52. Das hält rechtlicher Nachprüfung stand.

6a) Gegen die Zulässigkeit des Haftantrags der beteiligten Behörde bestehen nach den dafür bestehenden Maßgaben (vgl. nur BGH, Beschlüsse vom - V ZB 123/11, InfAuslR 2012, 25 Rn. 8; vom - XIII ZB 5/19, InfAuslR 2020, 165 Rn. 8; vom - XIII ZB 74/19, juris Rn. 7; vom - XIII ZB 116/19, NVwZ 2023, 1523 Rn. 7; vom - XIII ZB 40/20, juris Rn. 7) keine Bedenken; solche macht auch die Rechtbeschwerde nicht geltend.

7b) Die Rechtsbeschwerde rügt allein, dass das Amtsgericht die Dauer der Haft nicht ausreichend begründet habe.
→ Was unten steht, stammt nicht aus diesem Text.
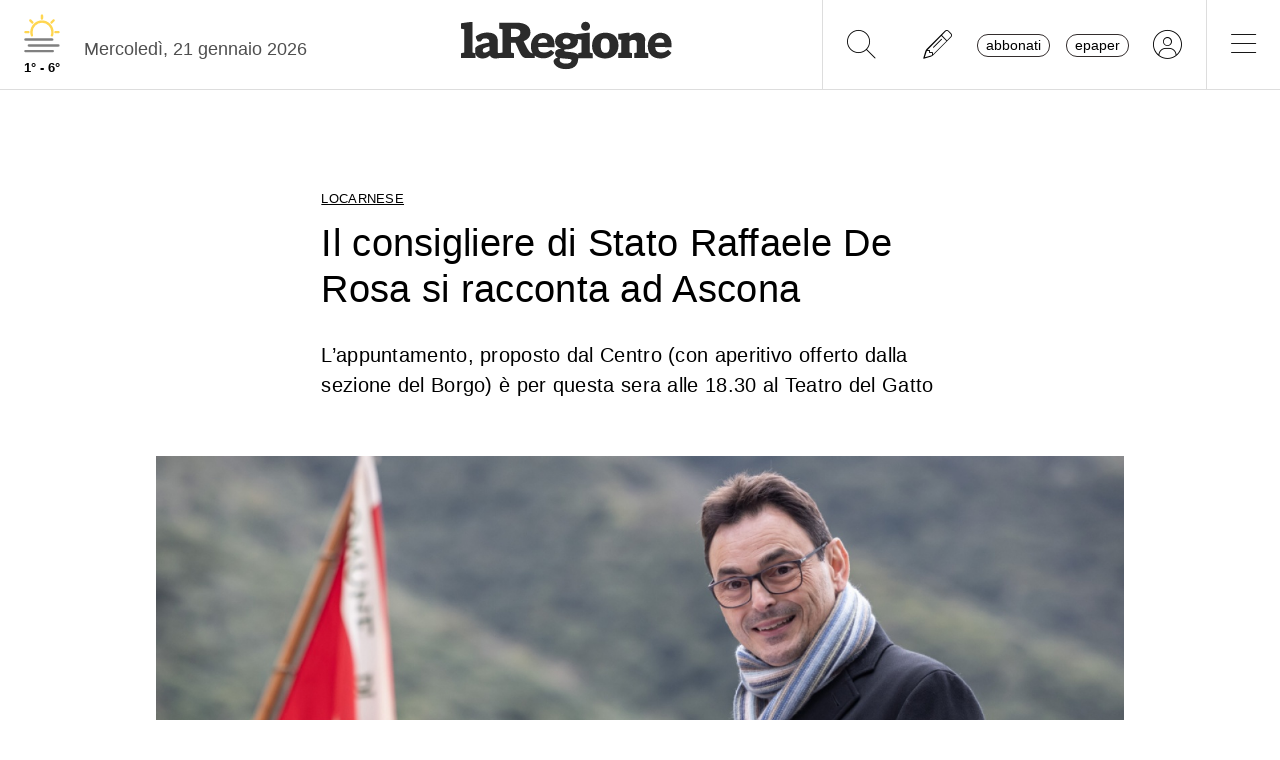

--- FILE ---
content_type: text/css
request_url: https://www.laregione.ch/lib/mbd5/css/plugins/treeview.min.css?fmt=2dfe51e1
body_size: 192
content:
.treeview{width:100%}.treeview .active,.treeview .treeview-category{padding:0 .4rem;border-radius:5px}.treeview .treeview-line{border-left:2px solid rgba(0,0,0,.08)}.treeview .non-transitions{-webkit-transition:none!important;transition:none!important}.treeview .treeview-disabled{color:rgba(0,0,0,.25)!important;cursor:not-allowed}.treeview ul{margin-left:.8rem;padding-left:.8rem}.treeview ul ul:not(.collapse):not(.collapsing):not(.show){display:none}.treeview li{list-style-type:none;margin:3px 0}.treeview li:last-child{margin-bottom:0}.treeview a{color:#4f4f4f;display:block}.treeview a[data-mdb-toggle=collapse]{color:unset}.treeview span[aria-label=toggle] i{-webkit-transition:.3s;transition:.3s;cursor:pointer}.treeview-category:hover,.treeview-primary .active{background-color:rgba(18,102,241,.05)}.treeview-primary .active{color:#1266f1!important}.treeview-primary a:focus,.treeview-primary li:focus{outline:none;background-color:rgba(18,102,241,.05)}.treeview-category:hover,.treeview-secondary .active{background-color:rgba(178,60,253,.05)}.treeview-secondary .active{color:#b23cfd!important}.treeview-secondary a:focus,.treeview-secondary li:focus{outline:none;background-color:rgba(178,60,253,.05)}.treeview-category:hover,.treeview-success .active{background-color:rgba(0,183,74,.05)}.treeview-success .active{color:#00b74a!important}.treeview-success a:focus,.treeview-success li:focus{outline:none;background-color:rgba(0,183,74,.05)}.treeview-category:hover,.treeview-info .active{background-color:rgba(57,192,237,.05)}.treeview-info .active{color:#39c0ed!important}.treeview-info a:focus,.treeview-info li:focus{outline:none;background-color:rgba(57,192,237,.05)}.treeview-category:hover,.treeview-warning .active{background-color:rgba(255,169,0,.05)}.treeview-warning .active{color:#ffa900!important}.treeview-warning a:focus,.treeview-warning li:focus{outline:none;background-color:rgba(255,169,0,.05)}.treeview-category:hover,.treeview-danger .active{background-color:rgba(249,49,84,.05)}.treeview-danger .active{color:#f93154!important}.treeview-danger a:focus,.treeview-danger li:focus{outline:none;background-color:rgba(249,49,84,.05)}.treeview-category:hover,.treeview-light .active{background-color:hsla(0,0%,98.4%,.05)}.treeview-light .active{color:#fbfbfb!important}.treeview-light a:focus,.treeview-light li:focus{outline:none;background-color:hsla(0,0%,98.4%,.05)}.treeview-category:hover,.treeview-dark .active{background-color:rgba(38,38,38,.05)}.treeview-dark .active{color:#262626!important}.treeview-dark a:focus,.treeview-dark li:focus{outline:none;background-color:rgba(38,38,38,.05)}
Der Richtervorbehalt gemäß Art. 104 Abs. 2 Satz 1 GG sei nicht gewahrt, weil das Amtsgericht - mit Ausnahme einer inhaltlich unbedeutenden Umformulierung des Eingangssatzes - die Ausführungen zur erforderlichen Dauer der Haft aus dem Haftantrag vollständig in die Haftanordnung übernommen habe. Das greift indes nicht durch. Der Inhalt des Beschlusses rechtfertigt nicht die Annahme, dass eine richterliche Prüfung bei Anordnung der Haft (gar) nicht stattgefunden hat.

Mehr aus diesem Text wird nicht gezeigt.